# General > Politics >  A Crime Against Scotland

## Corky Smeek

Does anyone know of any obscure piece of Scot's Law that could be used to put Blair McDougall behind bars?  He deserves it for what he said in this video and for the insufferable smugness he displayed.

https://twitter.com/i/status/1199761519774511104

----------


## j4bberw0ck

It seems to be a key characteristic of socialists / nationalists everywhere that - presented with something they don't like to hear - they want to lock up the "offender".  Several Labour MPs in Westminster have said in the last few months they could never, ever, be friends with a Tory.  Why on earth not?  Friendship must be something deeper than political affiliation.  Whoever Blair MacDonald is or was, he called something wrong.  Even for a Nationalist, that shouldn't be something for which one is deprived of liberty!  Does Scots Law have deep, dark oubliettes where people who think the "wrong" things can be conveniently secreted?  Or has Corky discovered his inner sense of humour?  :: 

Free speech for all!  And no "right to be offended".  Being smug is not a crime!

----------


## Corky Smeek

> It seems to be a key characteristic of socialists / nationalists everywhere that - presented with something they don't like to hear - they want to lock up the "offender".  Several Labour MPs in Westminster have said in the last few months they could never, ever, be friends with a Tory.  Why on earth not?  Friendship must be something deeper than political affiliation.  Whoever Blair MacDonald is or was, he called something wrong.  Even for a Nationalist, that shouldn't be something for which one is deprived of liberty!  Does Scots Law have deep, dark oubliettes where people who think the "wrong" things can be conveniently secreted?  Or has Corky discovered his inner sense of humour? 
> 
> 
> 
> Free speech for all!  And no "right to be offended".  Being smug is not a crime!

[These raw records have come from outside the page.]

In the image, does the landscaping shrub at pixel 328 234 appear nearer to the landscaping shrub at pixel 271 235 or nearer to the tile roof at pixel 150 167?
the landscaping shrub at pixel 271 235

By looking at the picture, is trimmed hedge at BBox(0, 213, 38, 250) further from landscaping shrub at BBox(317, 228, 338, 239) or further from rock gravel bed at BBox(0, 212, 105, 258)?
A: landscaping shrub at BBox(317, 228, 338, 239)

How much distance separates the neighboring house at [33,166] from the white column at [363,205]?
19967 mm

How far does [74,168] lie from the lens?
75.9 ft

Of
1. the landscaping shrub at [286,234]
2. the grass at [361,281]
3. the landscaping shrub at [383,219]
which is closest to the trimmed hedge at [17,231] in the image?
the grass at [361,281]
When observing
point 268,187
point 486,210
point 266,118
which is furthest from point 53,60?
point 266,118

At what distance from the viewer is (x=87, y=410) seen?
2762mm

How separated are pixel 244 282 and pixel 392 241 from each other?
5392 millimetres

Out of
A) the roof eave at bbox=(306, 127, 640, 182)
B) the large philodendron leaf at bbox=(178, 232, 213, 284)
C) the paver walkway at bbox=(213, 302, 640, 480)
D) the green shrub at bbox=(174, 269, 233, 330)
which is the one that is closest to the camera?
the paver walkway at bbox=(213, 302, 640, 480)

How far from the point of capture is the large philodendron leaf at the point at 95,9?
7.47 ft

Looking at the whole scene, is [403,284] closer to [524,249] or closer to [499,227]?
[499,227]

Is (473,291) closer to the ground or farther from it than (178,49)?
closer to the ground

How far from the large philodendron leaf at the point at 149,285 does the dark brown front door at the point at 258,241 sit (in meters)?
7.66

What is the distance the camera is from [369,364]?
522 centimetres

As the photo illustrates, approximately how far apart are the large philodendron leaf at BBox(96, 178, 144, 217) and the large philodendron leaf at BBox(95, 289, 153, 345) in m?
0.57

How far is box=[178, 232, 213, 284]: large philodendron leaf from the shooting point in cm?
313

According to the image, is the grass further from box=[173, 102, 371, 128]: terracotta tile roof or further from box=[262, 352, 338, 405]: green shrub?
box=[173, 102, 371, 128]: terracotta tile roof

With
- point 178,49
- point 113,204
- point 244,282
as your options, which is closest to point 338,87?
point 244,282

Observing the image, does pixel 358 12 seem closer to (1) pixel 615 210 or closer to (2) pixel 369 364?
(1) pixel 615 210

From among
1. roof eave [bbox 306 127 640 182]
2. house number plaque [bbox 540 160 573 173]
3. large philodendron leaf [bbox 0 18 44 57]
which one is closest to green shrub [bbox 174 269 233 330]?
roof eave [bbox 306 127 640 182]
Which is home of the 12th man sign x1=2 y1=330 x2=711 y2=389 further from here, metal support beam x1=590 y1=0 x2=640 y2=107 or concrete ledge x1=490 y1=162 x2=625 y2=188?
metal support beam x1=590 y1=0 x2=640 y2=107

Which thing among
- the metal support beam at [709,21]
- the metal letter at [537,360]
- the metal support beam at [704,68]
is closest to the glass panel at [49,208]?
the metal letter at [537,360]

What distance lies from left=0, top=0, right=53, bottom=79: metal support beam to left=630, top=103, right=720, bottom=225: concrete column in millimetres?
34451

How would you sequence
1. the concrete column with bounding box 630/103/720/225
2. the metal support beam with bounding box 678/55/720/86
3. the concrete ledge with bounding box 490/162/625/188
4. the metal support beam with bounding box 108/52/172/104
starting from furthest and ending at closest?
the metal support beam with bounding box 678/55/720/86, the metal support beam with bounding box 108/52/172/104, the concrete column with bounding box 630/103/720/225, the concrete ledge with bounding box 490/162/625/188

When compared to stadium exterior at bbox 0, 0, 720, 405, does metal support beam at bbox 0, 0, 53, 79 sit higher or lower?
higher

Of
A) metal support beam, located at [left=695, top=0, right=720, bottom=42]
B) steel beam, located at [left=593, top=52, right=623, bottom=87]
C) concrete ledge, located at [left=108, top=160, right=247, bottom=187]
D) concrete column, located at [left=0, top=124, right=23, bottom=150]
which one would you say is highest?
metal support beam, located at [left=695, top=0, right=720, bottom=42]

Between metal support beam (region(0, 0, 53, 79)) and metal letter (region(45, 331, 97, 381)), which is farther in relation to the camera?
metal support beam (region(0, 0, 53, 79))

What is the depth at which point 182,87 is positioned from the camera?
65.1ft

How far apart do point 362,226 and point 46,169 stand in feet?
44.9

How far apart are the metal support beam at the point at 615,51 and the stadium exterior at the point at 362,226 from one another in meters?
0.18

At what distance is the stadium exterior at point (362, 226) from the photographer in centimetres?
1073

I'm not sure who you are talking about but Blair *McDougall* ran the Better Together campaign during Indyref 1 and was one of the chief architects of "Project Fear".   
If "free speech for all" is what you stand by why have you responded in such high dudgeon. Surely I must, by your rules, be allowed to say what I want. Your faux outrage seems a little puzzling in that context particularly alongside your assertion of no "right to be offended". Or perhaps your inner sense of humour has also made an appearance.

----------


## j4bberw0ck

> I'm not sure who you are talking about but Blair *McDougall* ran the Better Together campaign during Indyref 1 and was one of the chief architects of "Project Fear".


Oh, OK, thanks.  I'd (with many regrets) moved away from Scotland by that time so Mr McDougall / MacDonald's mere existence had passed me by entirely.  My loss, I'm sure.




> If "free speech for all" is what you stand by why have you responded in such high dudgeon. Surely I must, by your rules, be allowed to say what I want. Your faux outrage seems a little puzzling in that context particularly alongside your assertion of no "right to be offended". Or perhaps your inner sense of humour has also made an appearance.


Crikey, Corks......... "high dudgeon"?  "faux outrage"?  Rilly?

As a general principle I'm pro-Libertarian on the free speech issue.  So yes, in general, and so long as free speech doesn't cross over into naked incitement and a few basic human courtesies are observed, people should be free to express their opinion.  The arbiter of "incitement" is NOT the person who decides to be offended - that's where we've gone wrong.  The "right to be offended" is championed by victim groups who are largely pushing a self-serving Marxist agenda.  So, please - you don't need my consent to say what you want to say; whether I decide to respond or not is based on whether I think what you say is arguable or not.   You certainly won't find me dressing up as a snowflake and complaining - or at least, the only circumstance I can think of offhand in which I might complain is rather unlikely to happen.

Horse on, Corky!  I'm enjoying myself, anyway  ::

----------


## Corky Smeek

> Horse on, Corky!  I'm enjoying myself, anyway


Aye, shame it'll all be over in a couple of weeks.

----------